Thank you for some of your recent posts. I have read a few of them and have found some helpful information. I would appreciate any general thoughts or advice you may have for me and where I am holding on a somewhat unique situation.

I currently work for a large bank in a sales role and am looking to move into accounting. I am 30 right now. I recently went back to school to take a number of accounting courses [gpa for those is a 3.4]. I will now be attending a MAcc program part-time at a pretty well known school [that is recruited at] while continuing to work during the day [I have bills and what to pay, so can’t quit the dayjob]. Overall my experience has been good and I have gone to some networking events [PICPA, IMA, etc…] and met a few of the recruiters as well.

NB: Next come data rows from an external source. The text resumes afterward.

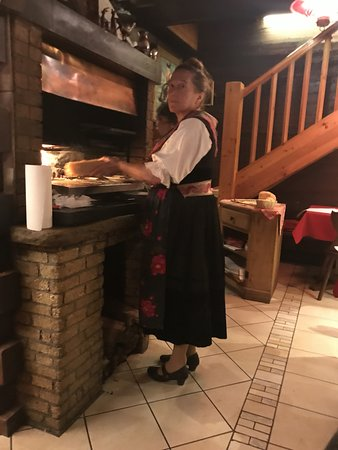 Evolene, سويسرا: The meats are gilled over a wood stove in the dining room.
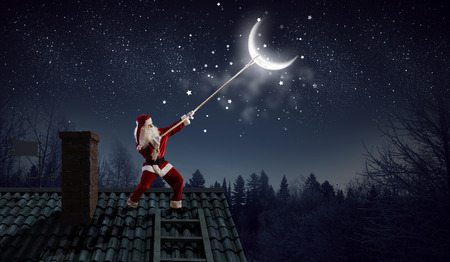 Santa on house roof catching moon on rope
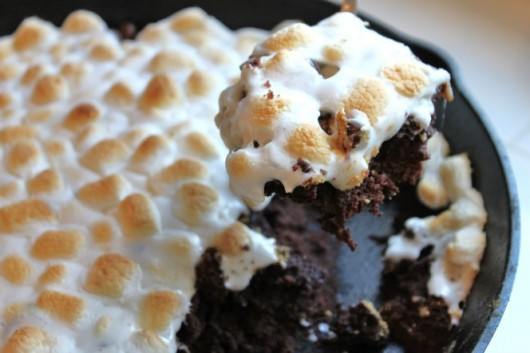 Brownies baked on a skillet topped with melted marshmallows with a slice being removed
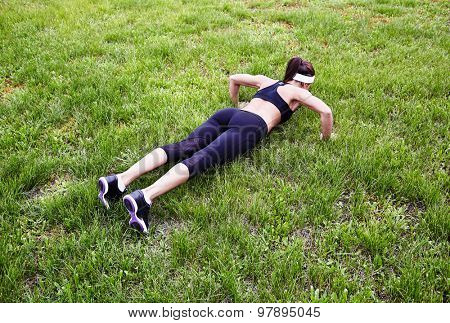 Fit young woman practicing pushups outdoors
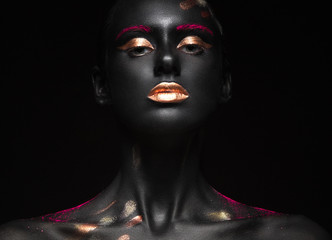 fashion portrait of a dark-skinned girl with color make-up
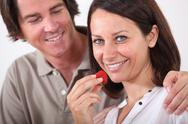 Stock Photo of man embracing his wife while she is eating strawberries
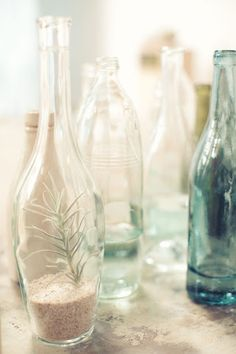 Recycled glass bottles look pretty filled with sand—or can double as vases too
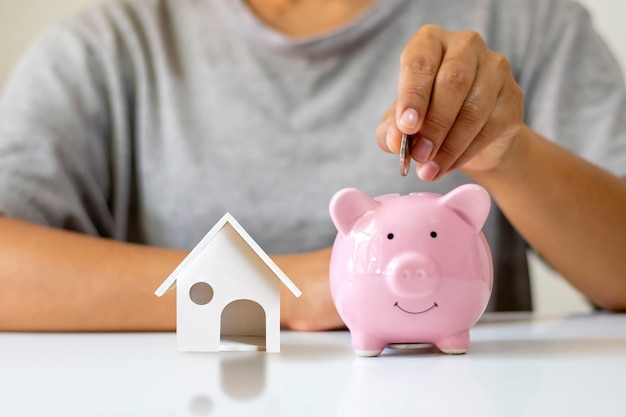 Dziewczyna wkłada pieniądze do świnki skarbonki i modelki domu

My somewhat unique situation will be in the fact that I am an orthodox jew. Now that really won’t be a problem for most things but two parts will be: vacation time and leaving early on Fridays. There are a number of biblical holidays [Passover, Rosh Hashana, etc…] during the year in which a jew is forbidden to work. Now, I usually just use my vacation time and it hasn’t been too much of a thing. That said, these days usually Fall out in March/April and Sept./Oct., which are usually blackout busy seasons… The second part, leaving early on Friday, is for the jewish day of rest, Shabbos. In the Summer I have no problem working until 6pm or so, but in the  Wintertime [say 3 mos.] I need to leave work around 3pm. I have no problem working extra late other days or even on Sundays.

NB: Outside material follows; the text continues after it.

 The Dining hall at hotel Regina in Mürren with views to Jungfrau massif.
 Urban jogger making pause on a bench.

How would you best position/approach the time needed conversation during the interview process and what? Would I be best served by  aiming for a small local [read: flexible] firm or something in industry? Or would it still be possible to aim for a national/big 4? I would appreciate any thoughts you may have.

Have a great weekend,

Bean Contador

Not being Jewish myself I did quite a bit of research with Jewish friends of mine who have works at Big 4 firms, small accounting firms, and private companies.

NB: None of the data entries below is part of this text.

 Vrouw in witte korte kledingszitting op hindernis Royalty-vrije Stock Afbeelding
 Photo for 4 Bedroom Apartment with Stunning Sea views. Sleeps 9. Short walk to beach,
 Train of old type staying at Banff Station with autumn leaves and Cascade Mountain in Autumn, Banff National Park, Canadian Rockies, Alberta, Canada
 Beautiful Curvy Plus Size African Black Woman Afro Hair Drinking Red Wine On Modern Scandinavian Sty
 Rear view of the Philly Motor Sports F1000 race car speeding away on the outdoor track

As I mentioned in a previous post, the Big 4 and larger accounting firms are almost all very accepting of different lifestyles. Because of their size, they usually have a big focus on diversity, and hire people from all religious and cultural backgrounds.

The biggest piece of advice I can tell you is to go through the interview process as any normal candidate would. Being Jewish won’t negatively effect your accounting career, especially if you approach it the right way. Yes, you have something very unique to you. You need some special privileges that most employees don’t get for religious reasons. That’s fine. But wait until you receive the offer before bringing up those privileges.

From all the contacts I spoke with, the key thing they mentioned was communication. However, the interview process is not the time to ask questions. Once you have an offer in hand, you should discuss what accommodations will be needed. I have personally seen the Big 4 and other large firms  make accommodations for colleagues of yours that was Orthodox Jewish who didn’t work on Saturdays or Jewish holidays. You can do it too. Once you receive the offer from the firm, schedule a call with HR to discuss the overview of privileges you want to discuss, and send an email right after the call outlining each privilege and what it requires.

If I were in your shoes, I would give the firm chance to consider if they can accommodate your lifestyle (even though legally you probably don’t have to) and there will no doubt be a negotiation process up front, and with each team you work with at the firm.

The good news is from the comments you made above:

“I have no problem working extra late other days or even on Sundays.”

This is a great attitude to have. I will tell you that you want to work just as much as every other employee at the firm to avoid any colleauge or supervisors resenting the privileges you may be granted.

You want them to say:

“Ya, he leaves early. But he clearly is the most productive member of the team even with his time off.”

Remember, these people are responsible for whether you’re working in town, or out of town. Whether you receive a high or low rating. What your bonus will be. How much your raise will be. And when you will be promoted. You want them happy. So be ready to compromise and work even harder to prove yourself if you want to be one of the most successful employees at the firm.

The other option I would advise you to consider is to find a smaller niche accounting firm run by Orthodox Jews such as yourself.

For two reasons:

  1. First as a backup plan if you don’t find a position at a larger firm
  2. Second because you may feel that the personal fit is better because they understand you

You should be able to find a few firms by asking around your community, you may know a few already. Try and apply to at least 3-5 of those firms to give yourself a full picture of the options available to you!

  • Jacob Fults

    I work at PwC and am also orthodox. It is not a problem at all. I agree with all of Andrew’s suggestions. I brought it up after my offer. These firms figure out a way to make it work. They never make you feel uncomfortable. I have many friends at my firm and others and nobody has an issue. In fact, they are overly accomodating.

    • http://www.thebeancounter.com TheBeanCountercom

      Thanks for the reply Jacob! I spoke to the guy who sent me the original question, he said your comment helped!